_OBJETIVO 1_.
Responde con base en el fragmento sobre las máscaras mexicanas:
(a) ¿En qué consiste el ideal de la "hombría"?
(b) ¿Cuál es la más alta de las virtudes guerreras y políticas?
(c) ¿Qué virtud es la que más se estima en las mujeres?

##### FRAGMENTO PARA LEER

Fragmentos que seleccioné de un texto de Paz llamado “MÁSCARAS MEXICANAS”
Corazón apasionado
Disimula tu tristeza
Canción popular
Viejo o adolescente, criollo o mestizo, general, obrero o
licenciado, el mexicano se me aparece como un ser que se encierra y se
preserva: máscara el rostro y máscara la sonrisa. Plantado en su arisca soledad,
espinoso y cortés a un tiempo, todo le sirve para defenderse: el silencio y la
palabra, la cortesía y el desprecio, la ironía y la resignación. Tan celoso de
su intimidad como de la ajena. En suma, entre la realidad y su persona
establece una muralla, no por invisible menos infranqueable, de impasibilidad y
lejanía. El mexicano siempre está lejos, lejos del mundo y de los demás. Lejos,
también, de sí mismo.
El lenguaje popular refleja hasta qué punto nos defendemos
del exterior: el ideal de la “hombría” consiste en no “rajarse” nunca. Los que
se “abren” son cobardes. Para nosotros, contrariamente a lo que ocurre en otros
pueblos, abrirse es una debilidad o una traición. El mexicano puede doblarse,
humillarse, “agacharse”, pero no “rajarse”, esto es, permitir que el mundo
exterior penetre en su intimidad.
El hermetismo es un recurso de nuestro recelo y
desconfianza. Muestra que instintivamente consideramos peligroso el medio que
nos rodea. Esta reacción se justifica si se piensa en lo que ha sido nuestra
historia y en el carácter de la sociedad que hemos creado. La dureza y
hostilidad del ambiente –y esa amenaza, escondida e indefinible, que siempre
flota en el aire- nos obligan a cerrarnos al exterior. Pero esa conducta,
legítima en su origen, se ha convertido en un mecanismo que funciona solo,
automáticamente. Ante la simpatía y la dulzura nuestra respuesta es la reserva,
pues no sabemos si esos sentimientos son verdaderos o simulados.
…
Todas estas expresiones revelan que el mexicano considera la
vida como lucha, concepción que no lo distingue del resto de los hombres
modernos. El ideal de hombría para otros pueblos consiste en una abierta y
agresiva disposición al combate, nosotros, acentuamos el carácter defensivo,
listos a repeler el ataque. El “macho” es un ser hermético, encerrado en sí
mismo, capaz de guardarse y guardar lo que se le confía. La hombría se mide por
la invulnerabilidad ante las armas enemigas o ante los impactos del mundo
exterior. El estoicismo es la más alta de nuestras virtudes guerreras y
políticas. Y si no todos somos estoicos e impasibles, al menos procuramos ser
resignados, pacientes y sufridos. La resignación es una de nuestras virtudes
populares. Más que el brillo del a victoria nos conmueve la entereza ante la
adversidad.
Si en la política y el arte el mexicano aspira a crear
mundos cerrados, en la esfera de las relaciones cotidianas procura que imperen
el pudor, el recato y loa reserva ceremoniosa. El pudor, que nace de la vergüenza
ante la desnudez propia o ajena, es un reflejo casi físico entre nosotros. No nos
da miedo ni vergüenza nuestro cuerpo; lo afrontamos con naturalidad y lo
vivimos con cierta plenitud. Pero las miradas extrañas nos sobresaltan, porque
el cuerpo no vela la intimidad, sino la descubre. El pudor, así, tiene un
carácter defensivo, como la muralla china de la cortesía o las cercas de
órganos y cactos que separan en el campo a los jacales de los campesinos. Y por
eso la virtud que más estimamos en las mujeres es el recato, como en los
hombres la reserva. Ellas también deben defender su intimidad.

##########
##### LISTADO PROPORCIONADO

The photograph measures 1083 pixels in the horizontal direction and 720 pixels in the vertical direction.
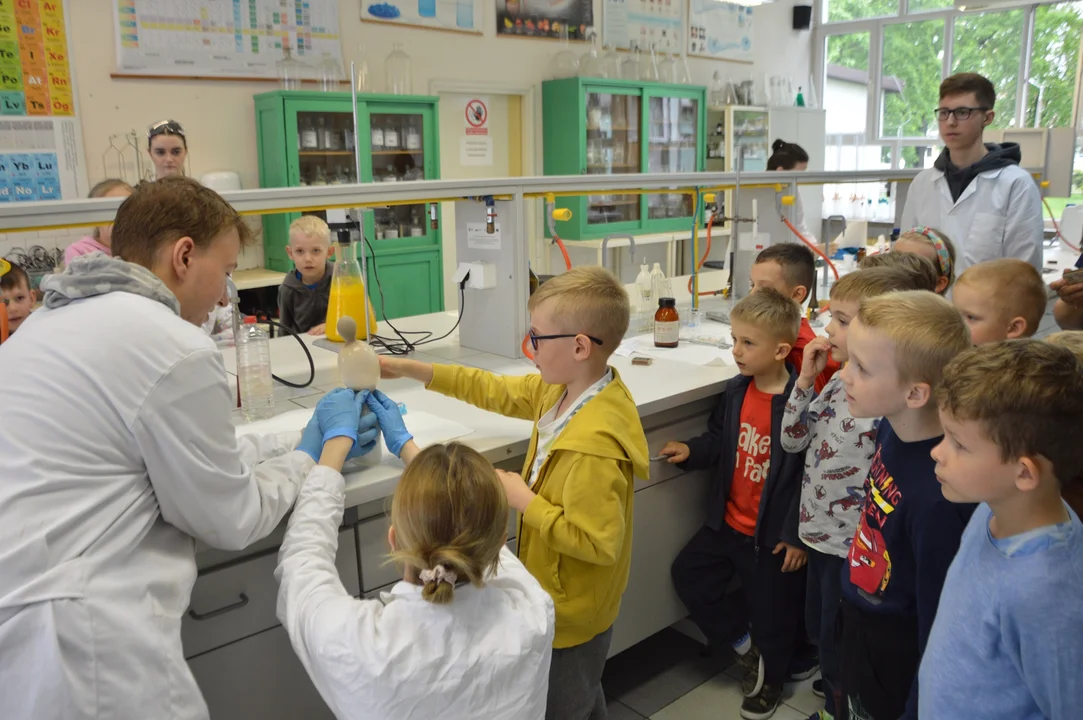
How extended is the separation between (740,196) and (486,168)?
3070 millimetres

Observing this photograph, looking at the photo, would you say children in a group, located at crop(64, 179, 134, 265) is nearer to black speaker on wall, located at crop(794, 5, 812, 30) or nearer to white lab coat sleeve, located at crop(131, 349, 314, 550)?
white lab coat sleeve, located at crop(131, 349, 314, 550)

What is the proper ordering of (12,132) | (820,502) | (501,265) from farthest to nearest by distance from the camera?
(12,132)
(501,265)
(820,502)

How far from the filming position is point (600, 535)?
1370 mm

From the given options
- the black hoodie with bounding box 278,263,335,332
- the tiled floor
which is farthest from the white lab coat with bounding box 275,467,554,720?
the black hoodie with bounding box 278,263,335,332

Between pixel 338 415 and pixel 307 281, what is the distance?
5.29ft

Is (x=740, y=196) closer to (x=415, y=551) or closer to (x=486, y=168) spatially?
(x=415, y=551)

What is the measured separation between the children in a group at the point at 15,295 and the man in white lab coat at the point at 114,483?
1379mm

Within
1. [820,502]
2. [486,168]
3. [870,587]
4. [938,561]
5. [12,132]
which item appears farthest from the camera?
[486,168]

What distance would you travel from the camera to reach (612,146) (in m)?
6.18

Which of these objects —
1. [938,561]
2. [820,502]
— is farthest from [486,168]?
[938,561]

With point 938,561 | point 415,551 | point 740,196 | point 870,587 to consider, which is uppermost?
point 740,196

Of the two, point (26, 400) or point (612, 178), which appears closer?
point (26, 400)

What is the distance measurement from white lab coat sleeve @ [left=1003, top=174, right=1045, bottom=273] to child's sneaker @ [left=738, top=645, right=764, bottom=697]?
1690 mm

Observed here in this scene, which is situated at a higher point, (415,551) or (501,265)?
→ (501,265)
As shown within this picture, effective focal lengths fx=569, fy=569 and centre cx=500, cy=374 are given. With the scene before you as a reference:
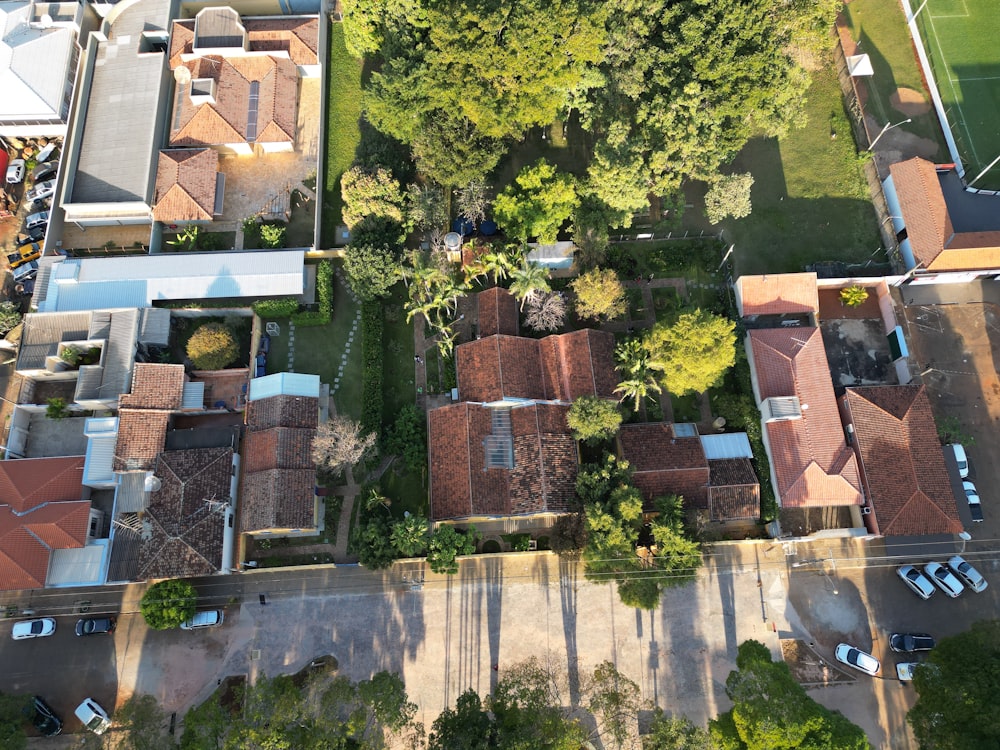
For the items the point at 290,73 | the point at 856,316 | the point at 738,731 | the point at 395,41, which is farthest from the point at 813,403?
the point at 290,73

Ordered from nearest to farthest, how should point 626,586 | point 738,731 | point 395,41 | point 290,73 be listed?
point 738,731 < point 626,586 < point 395,41 < point 290,73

##########

_OBJETIVO 2_.
Reproduce como lista numerada, sin las líneas en blanco, la parte del listado que empieza con la línea que contiene "Ordered from nearest" y llega hasta el final del listado.

_RESPUESTA ESCRITA 1_.
(a) En no "rajarse" nunca.
(b) El estoicismo.
(c) El recato.

_RESPUESTA ESCRITA 2_.
1. Ordered from nearest to farthest, how should point 626,586 | point 738,731 | point 395,41 | point 290,73 be listed?
2. point 738,731 < point 626,586 < point 395,41 < point 290,73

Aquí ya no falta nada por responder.